* _EXERCISE TASKS_:
1. In the blog post on posterior-hacking, how many years younger did the undergraduates assigned to the song "When I am 64" become?
2. Quote the blog post on posterior-hacking from "This blog post" to "years younger (p<.05).".

*** DOCUMENT TEXT

Many believe that while p-hacking invalidates p-values, it does not invalidate Bayesian inference. Many are wrong.
This blog post presents two examples from my new “Posterior-Hacking” (SSRN) paper showing selective reporting invalidates Bayesian inference as much as it invalidates p-values.
Example 1. Chronological Rejuvenation experiment
In “False-Positive Psychology" (SSRN), Joe, Leif and I run experiments to demonstrate how easy p-hacking makes it to obtain statistically significant evidence for any effect, no matter how untrue. In Study 2 we “showed” that undergraduates randomly assigned to listen to the song “When I am 64” became 1.4 years younger (p<.05).
We obtained this absurd result by data-peeking, dropping a condition, and cherry-picking a covariate. p-hacking allowed us to fool Mr. p-value. Would it fool Mrs. Posterior also? If we take the selectively reported result and feed it to a Bayesian calculator. What happens?
The figure below shows traditional and Bayesian 95% confidence intervals for the above mentioned 1.4 years-younger chronological rejuvenation effect. Both point just as strongly (or weakly) toward the absurd effect existing. [1]
When researchers p-hack they also posterior-hack
Example 2. Simulating p-hacks
Many Bayesian advocates propose concluding an experiment suggests an effect exists if the data are at least three times more likely under the alternative than under the null hypothesis. This “Bayes factor>3” approach is philosophically different, and mathematically more complex than computing p-values, but it is in practice extremely similar to simply requiring p< .01 for statistical significance. I hence run simulations assessing how p-hacking facilitates getting p<.01 vs getting Bayes factor>3. [2]
I simulated difference-of-means t-tests p-hacked via data-peeking (getting n=20 per-cell, going to n=30 if necessary), cherry-picking among three dependent variables, dropping a condition, and dropping outliers. See R-code.
Adding 10 observations to samples of size n=20 a researcher can increase her false-positive rate from the nominal 1% to 1.7%. The probability of getting a Bayes factor >3 is a comparable 1.8%. Combined with other forms of p-hacking, the ease with which a false finding is obtained increases multiplicatively. A researcher willing to engage in any of the four forms of p-hacking, has a 20.1% chance of obtaining p<.01, and a 20.8% chance of obtaining a Bayes factor >3.
When a researcher p-hacks, she also Bayes-factor-hacks.
Everyone needs disclosure
Andrew Gelman and colleagues, in their influential Bayesian textbook write:
A naïve student of Bayesian inference might claim that because all inference is conditional on the observed data, it makes no difference how those data were collected, […] the essential flaw in the argument is that a complete definition of ‘the observed data’ should include information on how the observed values arose […]”
(p.203, 2nd edition)
Whether doing traditional or Bayesian statistics, without disclosure, we cannot evaluate evidence.
- The Bayesian confidence interval is the “highest density posterior interval”, computed using Kruschke's BMLR (html). [↩]
- This equivalence is for the default-alternative, see Table 1 in Rouder et al, 2009 (HTML). [↩]

******
*** DATA SECTION

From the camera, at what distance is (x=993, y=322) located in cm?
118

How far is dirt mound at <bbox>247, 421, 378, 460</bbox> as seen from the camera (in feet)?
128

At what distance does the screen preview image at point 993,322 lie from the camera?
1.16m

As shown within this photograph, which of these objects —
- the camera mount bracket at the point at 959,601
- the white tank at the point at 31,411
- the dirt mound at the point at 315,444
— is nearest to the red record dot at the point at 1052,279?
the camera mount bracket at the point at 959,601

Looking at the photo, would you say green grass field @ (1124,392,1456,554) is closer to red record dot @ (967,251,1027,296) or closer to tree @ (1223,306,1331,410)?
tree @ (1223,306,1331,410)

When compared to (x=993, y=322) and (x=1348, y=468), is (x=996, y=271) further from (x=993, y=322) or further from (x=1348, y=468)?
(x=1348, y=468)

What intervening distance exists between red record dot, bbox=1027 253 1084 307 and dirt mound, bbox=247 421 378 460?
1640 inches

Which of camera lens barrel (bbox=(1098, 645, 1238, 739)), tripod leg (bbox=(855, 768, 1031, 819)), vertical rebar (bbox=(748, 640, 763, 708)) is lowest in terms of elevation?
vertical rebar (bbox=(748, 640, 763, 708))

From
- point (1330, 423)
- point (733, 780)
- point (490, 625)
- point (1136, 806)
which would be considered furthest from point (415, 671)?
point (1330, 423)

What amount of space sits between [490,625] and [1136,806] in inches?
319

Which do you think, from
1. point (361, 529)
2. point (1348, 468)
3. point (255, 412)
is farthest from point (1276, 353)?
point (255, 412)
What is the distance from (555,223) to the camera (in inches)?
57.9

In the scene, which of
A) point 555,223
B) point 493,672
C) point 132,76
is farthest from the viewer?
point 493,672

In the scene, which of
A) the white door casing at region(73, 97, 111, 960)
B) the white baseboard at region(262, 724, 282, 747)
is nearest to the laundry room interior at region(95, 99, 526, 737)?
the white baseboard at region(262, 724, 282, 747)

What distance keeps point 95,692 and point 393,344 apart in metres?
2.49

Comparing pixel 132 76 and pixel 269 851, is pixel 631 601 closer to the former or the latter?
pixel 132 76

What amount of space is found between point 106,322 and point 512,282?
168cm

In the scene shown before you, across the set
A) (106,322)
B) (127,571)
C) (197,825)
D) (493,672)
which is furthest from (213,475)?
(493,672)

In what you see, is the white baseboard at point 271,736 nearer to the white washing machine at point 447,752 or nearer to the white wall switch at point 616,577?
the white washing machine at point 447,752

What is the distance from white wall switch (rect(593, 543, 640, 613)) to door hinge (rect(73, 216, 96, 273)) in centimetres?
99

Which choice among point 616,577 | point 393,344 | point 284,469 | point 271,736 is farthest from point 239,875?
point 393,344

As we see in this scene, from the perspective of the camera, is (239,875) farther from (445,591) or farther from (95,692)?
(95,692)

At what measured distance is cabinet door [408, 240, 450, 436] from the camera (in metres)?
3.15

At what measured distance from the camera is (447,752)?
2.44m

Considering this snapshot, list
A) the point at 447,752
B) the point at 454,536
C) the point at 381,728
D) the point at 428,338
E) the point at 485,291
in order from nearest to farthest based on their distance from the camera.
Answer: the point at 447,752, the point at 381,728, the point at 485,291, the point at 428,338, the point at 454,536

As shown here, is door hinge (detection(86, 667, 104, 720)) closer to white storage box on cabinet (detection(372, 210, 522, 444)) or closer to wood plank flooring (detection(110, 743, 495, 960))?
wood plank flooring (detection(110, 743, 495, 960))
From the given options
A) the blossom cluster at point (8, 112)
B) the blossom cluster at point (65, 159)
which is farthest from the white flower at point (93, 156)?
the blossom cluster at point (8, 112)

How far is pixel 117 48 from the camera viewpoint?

******

* _ANSWERS_:
1. 1.4 years younger.

2.
This blog post presents two examples from my new “Posterior-Hacking” (SSRN) paper showing selective reporting invalidates Bayesian inference as much as it invalidates p-values.
Example 1. Chronological Rejuvenation experiment
In “False-Positive Psychology" (SSRN), Joe, Leif and I run experiments to demonstrate how easy p-hacking makes it to obtain statistically significant evidence for any effect, no matter how untrue. In Study 2 we “showed” that undergraduates randomly assigned to listen to the song “When I am 64” became 1.4 years younger (p<.05).